The atmosphere in Damascus' old city became just a little bit tenser at the start of the last week of Ramadan when Syrian army soldiers were deployed here for the first time since the revolution began in March last year. The soldiers were seemingly under orders to search various houses, especially those in which the few remaining foreigners live, and to set up checkpoints in the streets. Their deployment came a few days after a bomb attack against a passing army truck in the nearby Marjeh district, and amid rumours that opposition fighters were hiding among civilians and trying to incite members of minority groups living in the old city to side with the opposition against the regime.

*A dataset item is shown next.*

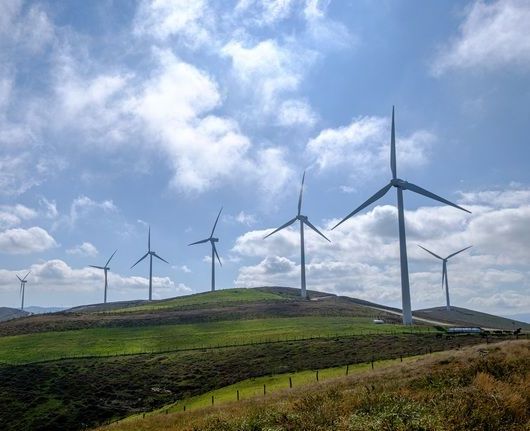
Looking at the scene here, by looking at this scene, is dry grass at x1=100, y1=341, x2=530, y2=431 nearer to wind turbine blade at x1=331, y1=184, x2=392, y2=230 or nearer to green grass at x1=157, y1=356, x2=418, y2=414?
green grass at x1=157, y1=356, x2=418, y2=414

This was a development that seemed to unsettle the owner of my house -- a regime supporter, hitherto unruffled by events, who has been predicting the imminent conclusion of the crisis in the regime's favour since it began last March. Like most Syrians he is accustomed to the presence of the various government security agencies that have long kept a close eye on the country and its citizens, and is familiar with their local representatives.

At the same time, as someone who has often rented rooms to foreign students, he is also familiar with the desire of those same agencies to monitor the activities of foreign nationals. He was there to assist me when, soon after I arrived in Damascus, a security agent came to the house in order to ask me a number of routine questions about my reasons for being in the country and my activities in countries that I had previously visited, as well as seemingly less relevant topics such as my parents' respective occupations.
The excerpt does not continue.